● **Work item**
Return every entry below word for word, one per line, without changing anything.
**********
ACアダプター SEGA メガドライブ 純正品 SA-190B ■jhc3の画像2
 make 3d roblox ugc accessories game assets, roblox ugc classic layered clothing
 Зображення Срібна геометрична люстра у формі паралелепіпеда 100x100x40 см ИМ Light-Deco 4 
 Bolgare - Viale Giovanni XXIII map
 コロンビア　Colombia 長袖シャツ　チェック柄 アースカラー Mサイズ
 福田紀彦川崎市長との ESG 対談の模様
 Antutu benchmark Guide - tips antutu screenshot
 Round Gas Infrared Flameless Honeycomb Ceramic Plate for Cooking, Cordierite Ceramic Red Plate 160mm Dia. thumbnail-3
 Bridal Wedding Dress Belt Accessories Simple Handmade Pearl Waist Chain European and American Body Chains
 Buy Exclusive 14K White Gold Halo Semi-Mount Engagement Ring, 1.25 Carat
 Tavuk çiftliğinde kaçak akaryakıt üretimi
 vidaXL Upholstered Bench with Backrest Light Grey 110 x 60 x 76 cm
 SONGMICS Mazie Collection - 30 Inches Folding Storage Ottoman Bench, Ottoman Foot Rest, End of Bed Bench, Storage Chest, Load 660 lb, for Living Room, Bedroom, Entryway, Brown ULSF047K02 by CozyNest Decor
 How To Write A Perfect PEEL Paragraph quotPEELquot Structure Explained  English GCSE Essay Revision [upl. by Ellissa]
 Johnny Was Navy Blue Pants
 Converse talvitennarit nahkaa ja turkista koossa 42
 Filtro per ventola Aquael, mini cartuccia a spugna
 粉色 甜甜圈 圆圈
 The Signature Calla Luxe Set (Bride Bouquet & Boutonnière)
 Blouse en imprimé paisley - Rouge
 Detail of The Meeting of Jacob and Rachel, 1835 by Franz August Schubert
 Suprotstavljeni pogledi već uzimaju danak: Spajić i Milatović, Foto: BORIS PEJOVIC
**********
● **Solved exercise**
ACアダプター SEGA メガドライブ 純正品 SA-190B ■jhc3の画像2
 make 3d roblox ugc accessories game assets, roblox ugc classic layered clothing
 Зображення Срібна геометрична люстра у формі паралелепіпеда 100x100x40 см ИМ Light-Deco 4 
 Bolgare - Viale Giovanni XXIII map
 コロンビア　Colombia 長袖シャツ　チェック柄 アースカラー Mサイズ
 福田紀彦川崎市長との ESG 対談の模様
 Antutu benchmark Guide - tips antutu screenshot
 Round Gas Infrared Flameless Honeycomb Ceramic Plate for Cooking, Cordierite Ceramic Red Plate 160mm Dia. thumbnail-3
 Bridal Wedding Dress Belt Accessories Simple Handmade Pearl Waist Chain European and American Body Chains
 Buy Exclusive 14K White Gold Halo Semi-Mount Engagement Ring, 1.25 Carat
 Tavuk çiftliğinde kaçak akaryakıt üretimi
 vidaXL Upholstered Bench with Backrest Light Grey 110 x 60 x 76 cm
 SONGMICS Mazie Collection - 30 Inches Folding Storage Ottoman Bench, Ottoman Foot Rest, End of Bed Bench, Storage Chest, Load 660 lb, for Living Room, Bedroom, Entryway, Brown ULSF047K02 by CozyNest Decor
 How To Write A Perfect PEEL Paragraph quotPEELquot Structure Explained  English GCSE Essay Revision [upl. by Ellissa]
 Johnny Was Navy Blue Pants
 Converse talvitennarit nahkaa ja turkista koossa 42
 Filtro per ventola Aquael, mini cartuccia a spugna
 粉色 甜甜圈 圆圈
 The Signature Calla Luxe Set (Bride Bouquet & Boutonnière)
 Blouse en imprimé paisley - Rouge
 Detail of The Meeting of Jacob and Rachel, 1835 by Franz August Schubert
 Suprotstavljeni pogledi već uzimaju danak: Spajić i Milatović, Foto: BORIS PEJOVIC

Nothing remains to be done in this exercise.